● **LISTA DE TAREAS**
[a] Según el texto sobre Kid Pambelé, ¿durante cuánto tiempo persiguió Alberto Salcedo Ramos la leyenda del boxeador?
[b] Continúa el texto sobre Kid Pambelé a partir de su última oración.

El día que Pelé o Maradona abandonaron sus guayos y las canchas,
muchos dijeron con profundo pesar: “Se acabó el fútbol”. Lo mismo pudo
suceder cuando el francés Bernard Hinaut se bajó para siempre de su
bicicleta y no volvió a competir. Cada ídolo, especialmente del
deporte, tiene su cuarto de hora y, de paso, escribe una página que
queda grabada en el imaginario de toda una nación.
En
Colombia, por supuesto, sucede lo mismo. Lucho Herrera nos puso a sudar
las veces que trepó los Alpes con tal facilidad, que parecía como si los
demás ciclistas europeos cargaran -en la parte de atrás de sus
bicicletas- varias cantinas de leche recién ordeñada. Cómo olvidar los
goles de Asprilla en El Parma de Italia o los pases inverosímiles de
“El Pibe” Valderrama en El Valladolid de España y El Montpellier
de Francia. No hace mucho nos volvimos expertos en automovilismo,
gracias al atrevimiento de Juan Pablo Montoya en las pistas mundiales;
también fanáticos del beisbol que seguíamos emocionados, por allá en
1997, las hazañas de Édgar Rentería en Los Marlins de La
Florida. Triunfos, en su mayoría individuales, producto del hambre, la
falta de oportunidades y las ansias de reconocimiento.
Antonio Cervantes Kid Pambelé, pertenece a ese pequeño grupo de celebridades que un día nos llevaron a la cumbre de los sueños alcanzados. Y lo hizo en los cuadriláteros, con sus puños, a trompada viva, noqueando rivales que terminaban despatarrados, uno tras otro, igual que las fichas de un dominó caídas en serie. Más adelante los escándalos acabaron de perfilar su leyenda, aquella suerte de maldición que pareciera perseguir a los que desafían a la diosa fortuna. Entonces el héroe fue desplazado de su pedestal, hasta convertirse en una sombra, un fantasma y, por qué no, en el incómodo espejo que refleja nuestra propia manera de ser.
“El oro y la oscuridad” es el título del libro que recoge la vida de
“Kid” Pambelé. Nada más acertado que un costeño sea, precisamente, el
encargado de contarnos esa historia, frenética y llena de matices, de
los vaivenes de un hombre al que el país nunca logrró entender. Alberto
Salcedo Ramos, escritor y periodista barranquillero, posee la herencia
de los narradores que se pasaban de boca en boca la palabra y luego la
esparcían por la región Caribe. Fiel a ese legado, se tomó el
trabajo de perseguir la leyenda del escurridizo boxeador por espacio de
dos años. Estuvo inclusive en Venezuela, patria vecina donde el púgil
comenzó en serio su exitosa carrera boxística. Y poco a poco fue tomando
anécdotas de aquí y allá; observó rostros, imágenes de calles
polvorientas, olvidadas para, finalmente, encontrarse de frente con
Pambelé. De esta manera, la polifonía de voces le dio las
herramientas necesarias a la hora de cotejar las vivencias al lado del
protagonista.

● **CONJUNTO DE DATOS**
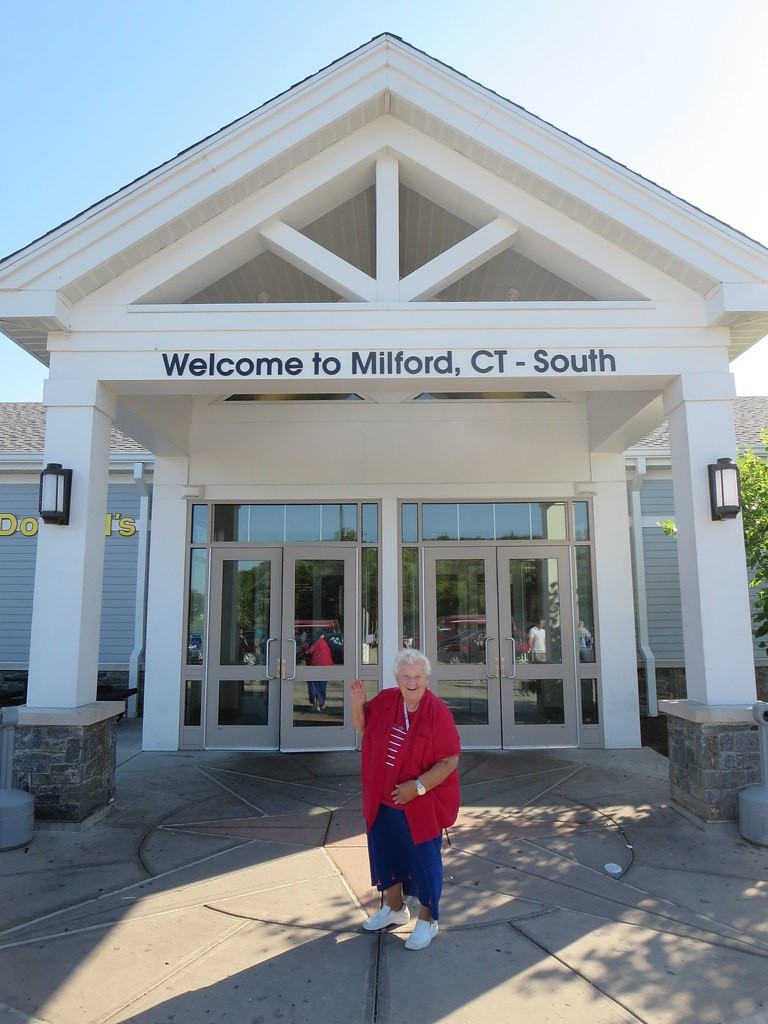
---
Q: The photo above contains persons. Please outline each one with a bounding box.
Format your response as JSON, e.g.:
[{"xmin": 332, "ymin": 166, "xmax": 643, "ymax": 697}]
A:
[
  {"xmin": 579, "ymin": 620, "xmax": 591, "ymax": 648},
  {"xmin": 304, "ymin": 628, "xmax": 333, "ymax": 711},
  {"xmin": 350, "ymin": 649, "xmax": 460, "ymax": 950},
  {"xmin": 528, "ymin": 619, "xmax": 548, "ymax": 662},
  {"xmin": 239, "ymin": 627, "xmax": 248, "ymax": 663}
]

● **RESPUESTAS POR NÚMERO**
[a] Durante dos años.

[b]
-“Siempre
que escribo este tipo de crónicas entrevisto primero a la gente que
rodea al personaje, y luego llego a él directamente”, dijo Alberto
Salcedo el día del lanzamiento de “El oro y la oscuridad” el 22 de abril
en la Feria Internacional del libro de Bogotá. Ese domingo nos
encontramos minutos antes de la presentación. El maestro Alberto Salcedo
lucía impecable, pero, curiosamente, estaba nervioso. Creía que no
asistiría mucha gente al evento, pues a esa hora no había casi nadie.
Más adelante pudo comprobar que no solo se llenó el auditorio, sino que
el cariño, la fidelidad y la admiración de sus lectores son
proporcionales a la calidez humana del escritor.
Las
páginas de “El oro y la oscuridad” estremecen y son una lección de buen
periodismo. Se siente la intensidad de los momentos dorados del deporte
colombiano- en este caso del boxeo- aunque, al mismo tiempo, la
tristeza que produce alcanzar el cielo con las manos y descender de él
en una caída vertiginosa. Alberto Salcedo nos habla a través de los que
viven en carne propia el presente de Pambelé. Y la voz del boxeador
-que si bien se escucha en cada capítulo- es más un eco nostálgico, un
murmullo apagado, arisco, de lo que ya no podrá volver a ser. De ahí que
el mismo autor confiese, sin ningún problema, la imprudencia que
cometió un día al abordar a Pambelé en uno de sus momentos de crisis. Se
salvó de una golpiza, lo admite; sin embargo mantuvo en su libro el
respeto por ese personaje, querido y odiado, que todavía no ha logrado
escapar del peso de su lejano pasado victorioso.